>>>
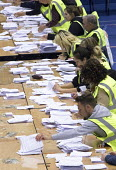 Votes being counted, Bristol West General Election count, Bristol. - Paul Box - 2010s,2015,ballot ballots,ballot papers,cities,city,council workers,count,count counting,democracy,election,election elections,elections,general election,local,paper,people,POL,pol politics,political,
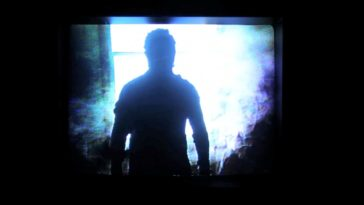A man cast in shadow stands before a window, bathed in intense blue light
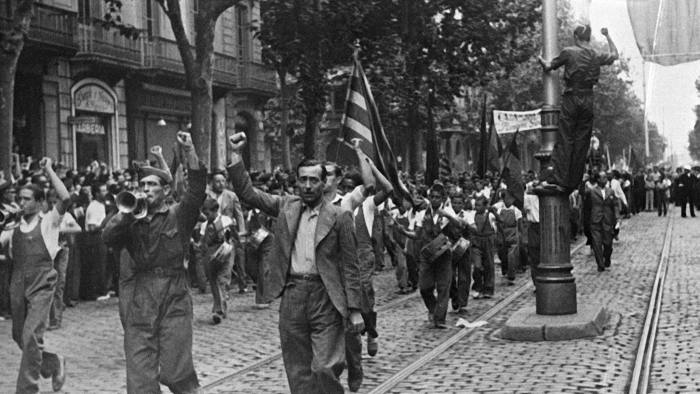 BARCELONA, SPAIN - JULY 1: Picture dated July 1936 showing Republicans of leftist parties demonstrating in the streets of Barcelona against Franco's attempt to overthrow the Spanish Republic. (Photo credit should read STF/AFP/Getty Images)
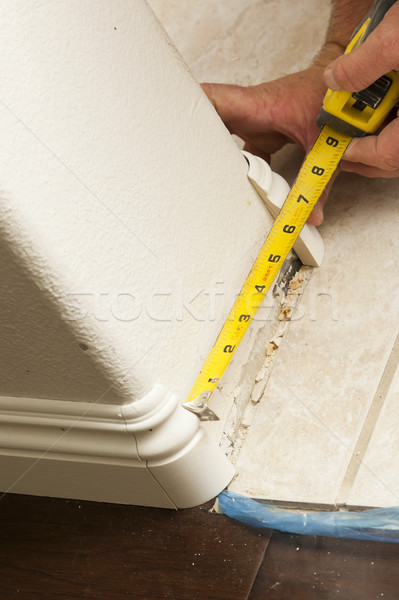 Stock photo: Measuring for New Baseboard with Bull Nose Corners and New Lamin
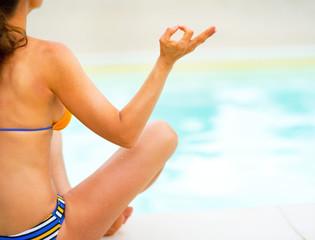 Closeup on young woman in yoga pose sitting near swimming pool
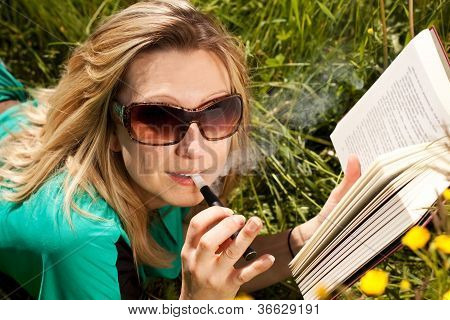 pretty blond woman reading and evaporated to an electric cigarette poster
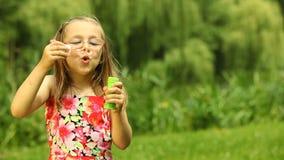 Niño del niño de la muchacha burbujas de un jabón que soplan al aire libre almacen de video
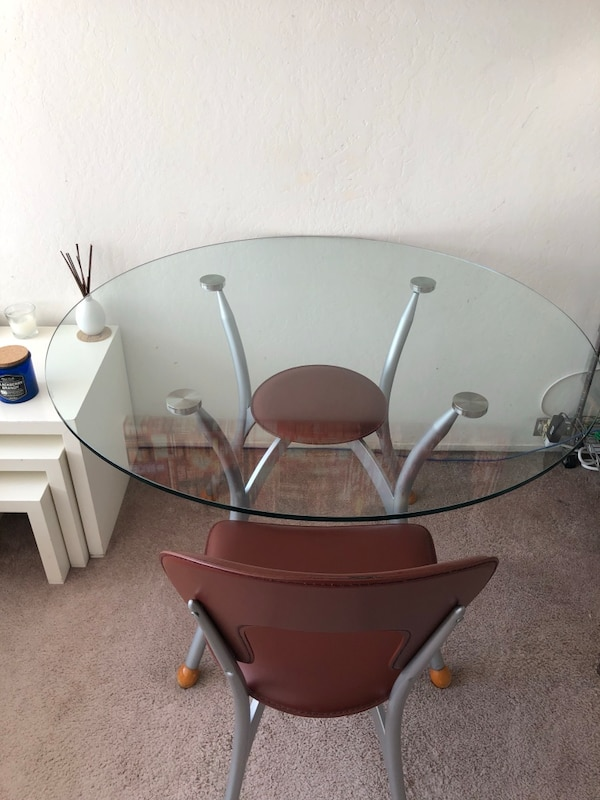 Glass circular kitchen table with matching chairs.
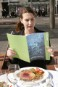 Oceans campaigner Karli Thomas gets served a plate of jellyfish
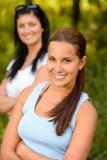 微笑与母亲的青少年的女孩在背景中 免版税库存图片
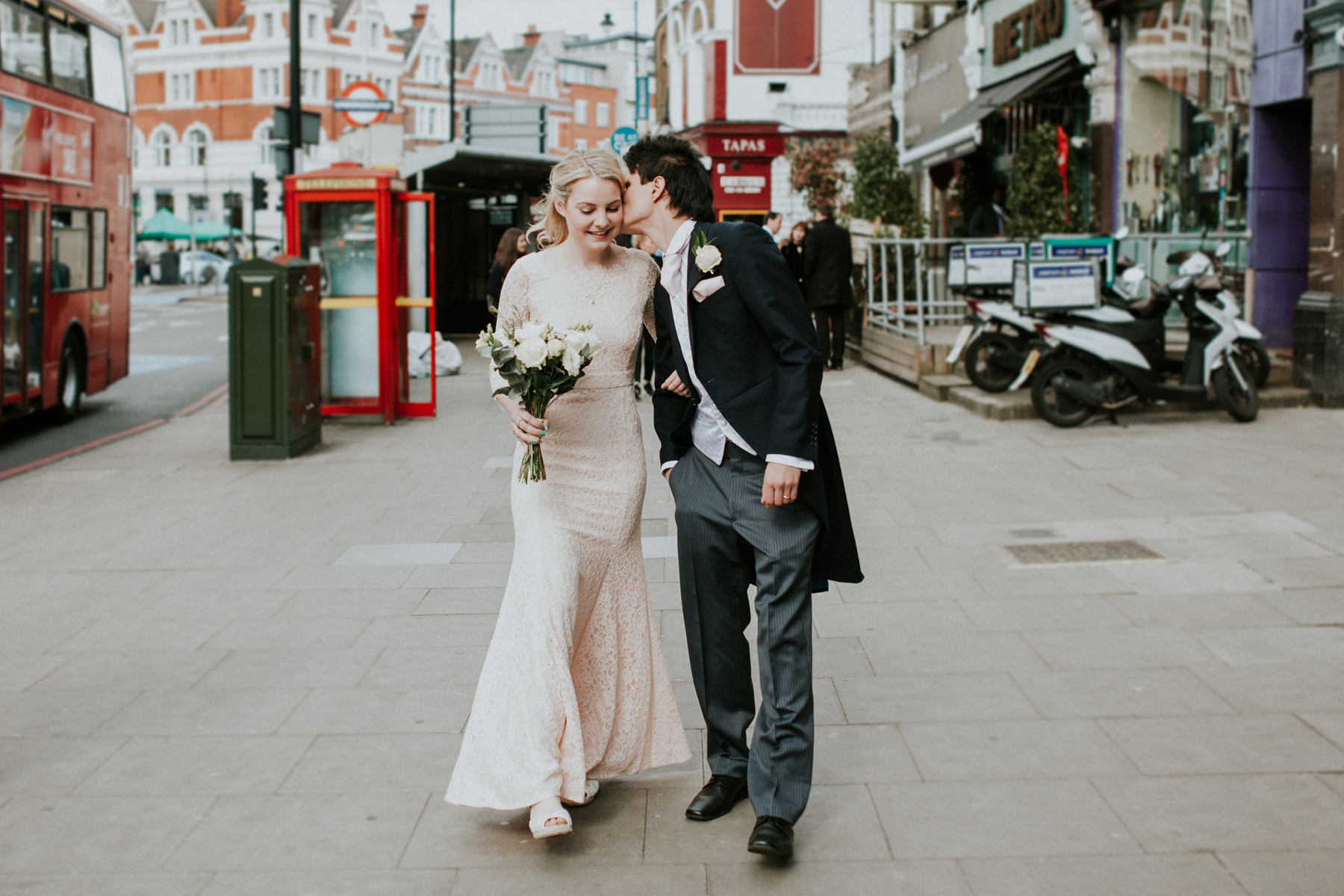 LD-378-newly-married-bride-groom-walking-London-street-photos.jpg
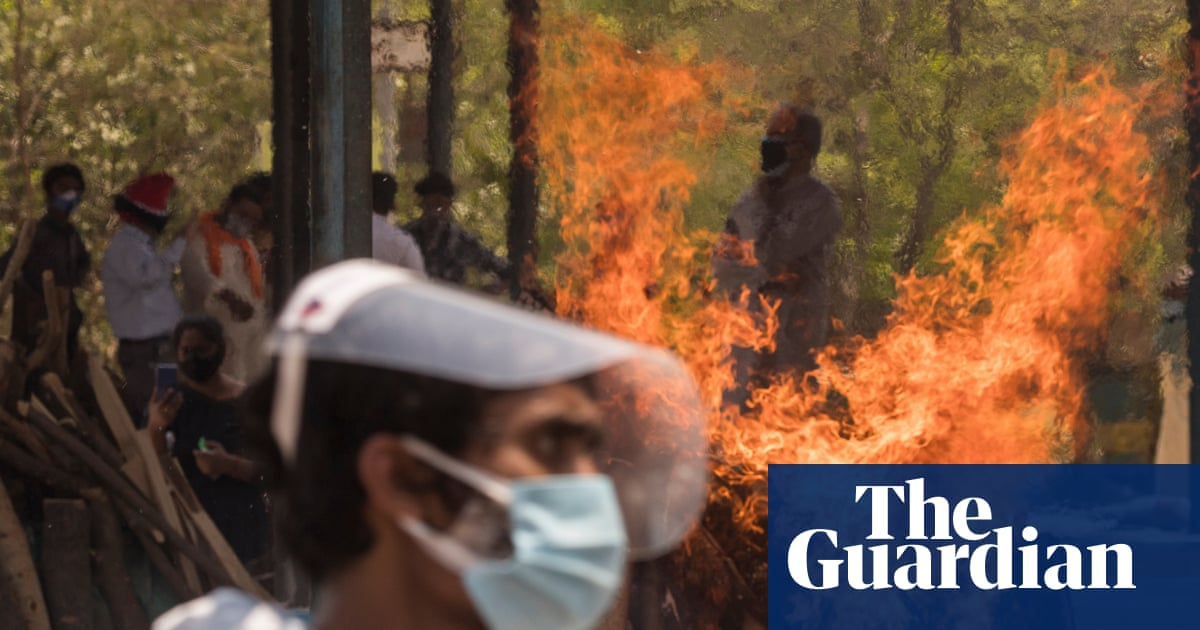 India Covid crisis: families' plea for help amid oxygen shortages and mass cremations – video report - The Guardian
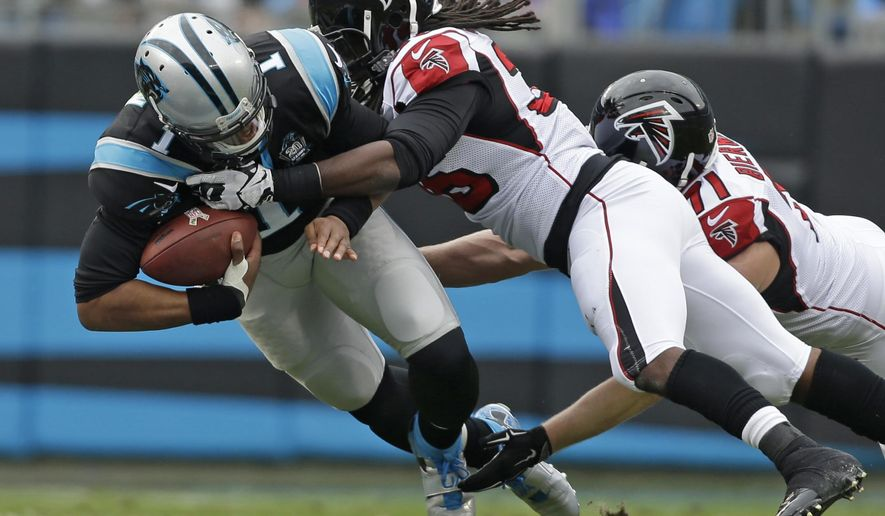 Carolina Panthers' Cam Newton (1) is sacked by Atlanta Falcons' Kemal Ishmael (36) and Kroy Biermann (71) in the first half of an NFL football game in Charlotte, N.C., Sunday, Nov. 16, 2014. (AP Photo/Bob Leverone)
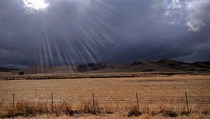 Arid Central California Farmland Under a Stormy Sky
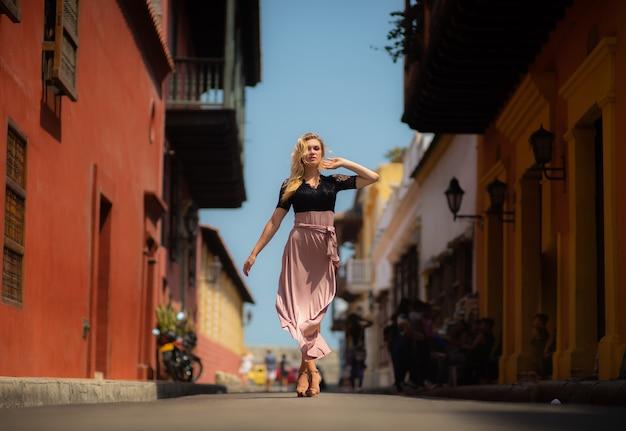 Belle femme avec une robe longue marchant seule dans les rues colorées de la ville coloniale fortifiée de carthagène. colombie.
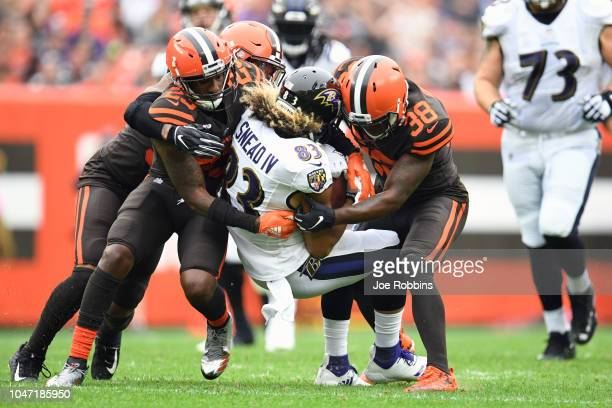 Willie Snead of the Baltimore Ravens is tackled by Damarious Randall of the Cleveland Browns and TJ Carrie of the Cleveland Browns in the first half...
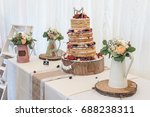 naked wedding cake decorated... | Shutterstock . vector #688238311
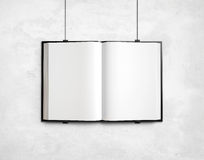 Open blank textbook on white concrete wall Stock Photography
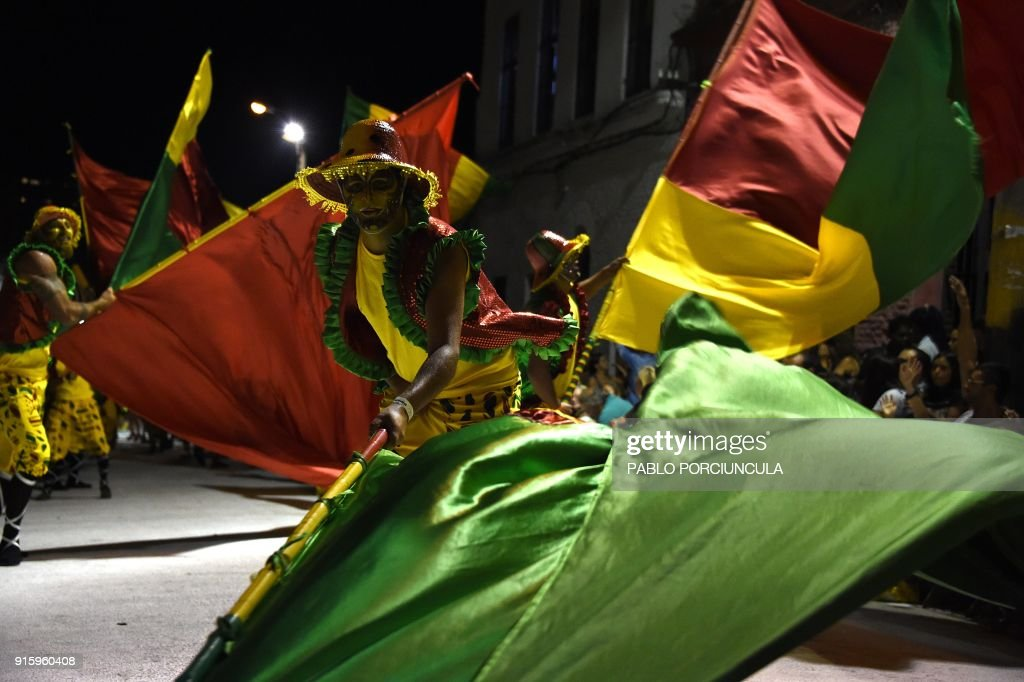 Revellers wave giant flags as they perform during carnival on a street in Montevideo on February 8, 2018. The 'Llamadas' is Uruguay's biggest carnival parade, in which 'comparsas' -- groups of dancers and drummers playing and dancing to the traditional 'candombe' music -- compete during two nights of parades. / AFP PHOTO / Pablo PORCIUNCULA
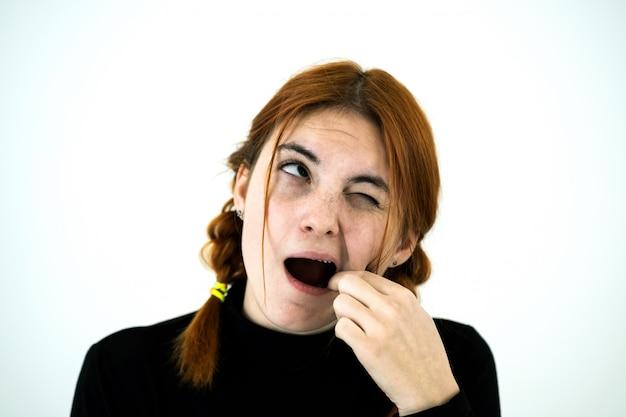 Youn mulher com a boca aberta, cavando com os dedos por algo preso nos dentes depois de comer.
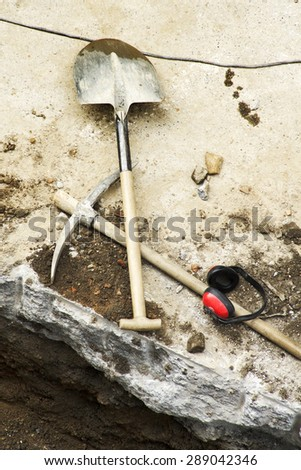 pick, shovel and  protective ear muffs to repair the sidewalks for construction mason men workers at  street city  - stock photo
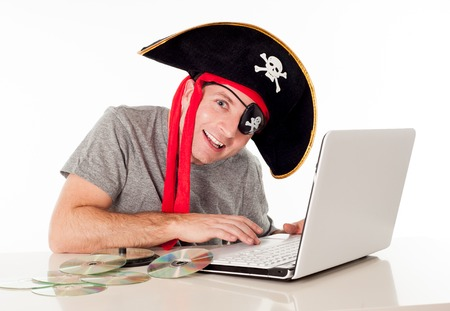 anti piracy: man dressed as a pirate with a CD in his mouth on his computer downloading music and movies on a white background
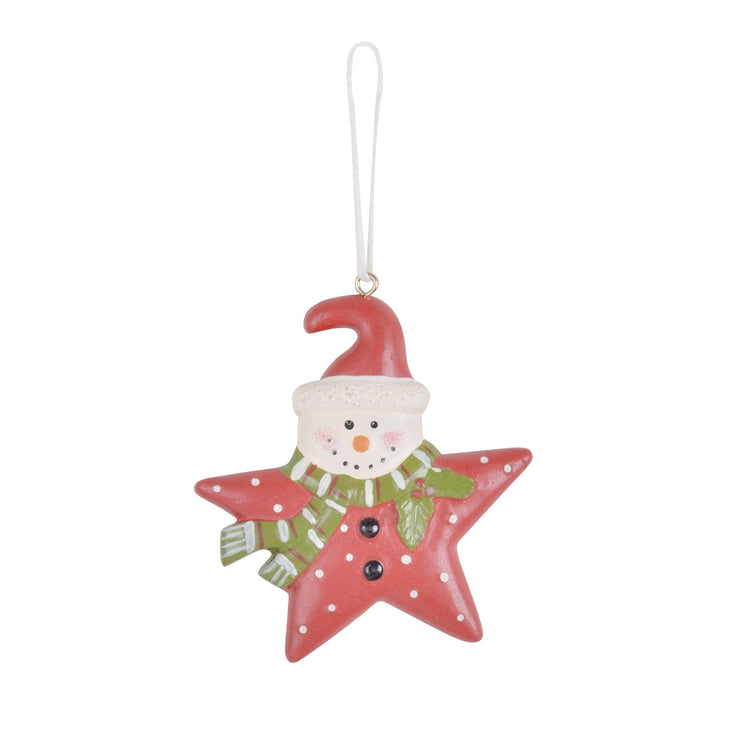 red star shaped tree decoration with red santa hat and green scarf with white polka dot print and holly leaves and berries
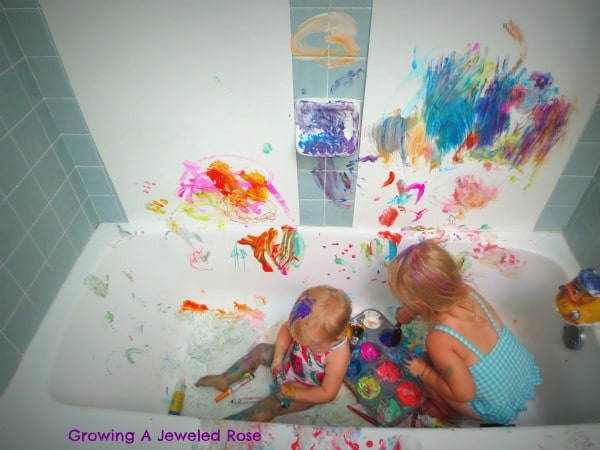 Moving messy activities into the bathtub makes cleaning up super simple.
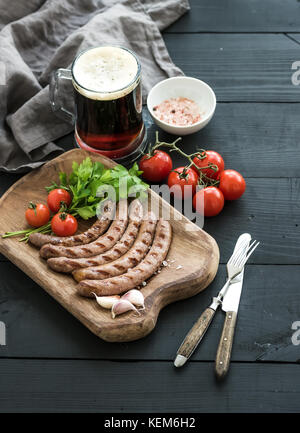Grilled sausages with vegetables on rustic serving board and mug of light beer over black wooden backdrop. - Stock Photo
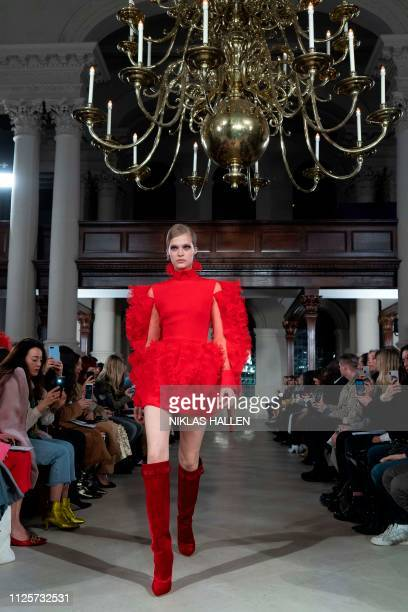 A model presents a creation from designer David Koma during his 2019 Autumn / Winter collection catwalk show at London Fashion Week in London on...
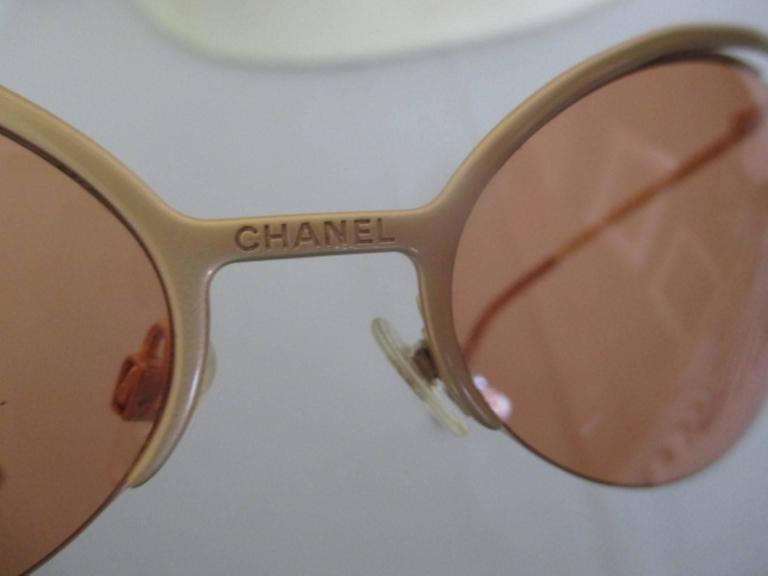 These super-stylized matte gold frame sunglasses have rimless oval orange color lenses and is very light to wear. CC gold metal logos on the bottom of the arms, Chanel engraved on the nose bridge and lenses Its in excellent vintage condition with a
<<<
# Directions:
Please reproduce, word for word, every line from the first line of the records above through the line containing "India Covid crisis: families'", and leave out the pictures.

# Written response:
 Votes being counted, Bristol West General Election count, Bristol. - Paul Box - 2010s,2015,ballot ballots,ballot papers,cities,city,council workers,count,count counting,democracy,election,election elections,elections,general election,local,paper,people,POL,pol politics,political,
A man cast in shadow stands before a window, bathed in intense blue light
 BARCELONA, SPAIN - JULY 1: Picture dated July 1936 showing Republicans of leftist parties demonstrating in the streets of Barcelona against Franco's attempt to overthrow the Spanish Republic. (Photo credit should read STF/AFP/Getty Images)
 Stock photo: Measuring for New Baseboard with Bull Nose Corners and New Lamin
 Closeup on young woman in yoga pose sitting near swimming pool
 pretty blond woman reading and evaporated to an electric cigarette poster
 Niño del niño de la muchacha burbujas de un jabón que soplan al aire libre almacen de video
 Glass circular kitchen table with matching chairs.
 Oceans campaigner Karli Thomas gets served a plate of jellyfish
 微笑与母亲的青少年的女孩在背景中 免版税库存图片
 LD-378-newly-married-bride-groom-walking-London-street-photos.jpg
 India Covid crisis: families' plea for help amid oxygen shortages and mass cremations – video report - The Guardian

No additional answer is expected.